Records drawn from a dataset:
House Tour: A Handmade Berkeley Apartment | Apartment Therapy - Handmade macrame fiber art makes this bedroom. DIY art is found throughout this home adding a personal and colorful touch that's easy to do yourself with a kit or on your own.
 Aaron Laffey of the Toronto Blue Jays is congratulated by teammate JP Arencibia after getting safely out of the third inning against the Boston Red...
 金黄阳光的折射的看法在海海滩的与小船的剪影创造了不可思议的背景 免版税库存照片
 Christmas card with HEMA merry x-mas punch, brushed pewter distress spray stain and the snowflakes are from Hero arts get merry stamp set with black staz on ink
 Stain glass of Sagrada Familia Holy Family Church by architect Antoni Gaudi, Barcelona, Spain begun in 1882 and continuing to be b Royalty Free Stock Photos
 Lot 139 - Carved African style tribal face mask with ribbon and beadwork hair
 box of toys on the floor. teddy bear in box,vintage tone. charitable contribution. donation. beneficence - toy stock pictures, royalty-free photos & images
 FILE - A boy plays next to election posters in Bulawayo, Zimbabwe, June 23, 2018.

WHAT IS EXPECTED: Extract the first line above and each line after it up to and including the one with "Christmas card with", please, exactly and with nothing else.

SOLUTION TO THIS TASK:
House Tour: A Handmade Berkeley Apartment | Apartment Therapy - Handmade macrame fiber art makes this bedroom. DIY art is found throughout this home adding a personal and colorful touch that's easy to do yourself with a kit or on your own.
 Aaron Laffey of the Toronto Blue Jays is congratulated by teammate JP Arencibia after getting safely out of the third inning against the Boston Red...
 金黄阳光的折射的看法在海海滩的与小船的剪影创造了不可思议的背景 免版税库存照片
 Christmas card with HEMA merry x-mas punch, brushed pewter distress spray stain and the snowflakes are from Hero arts get merry stamp set with black staz on ink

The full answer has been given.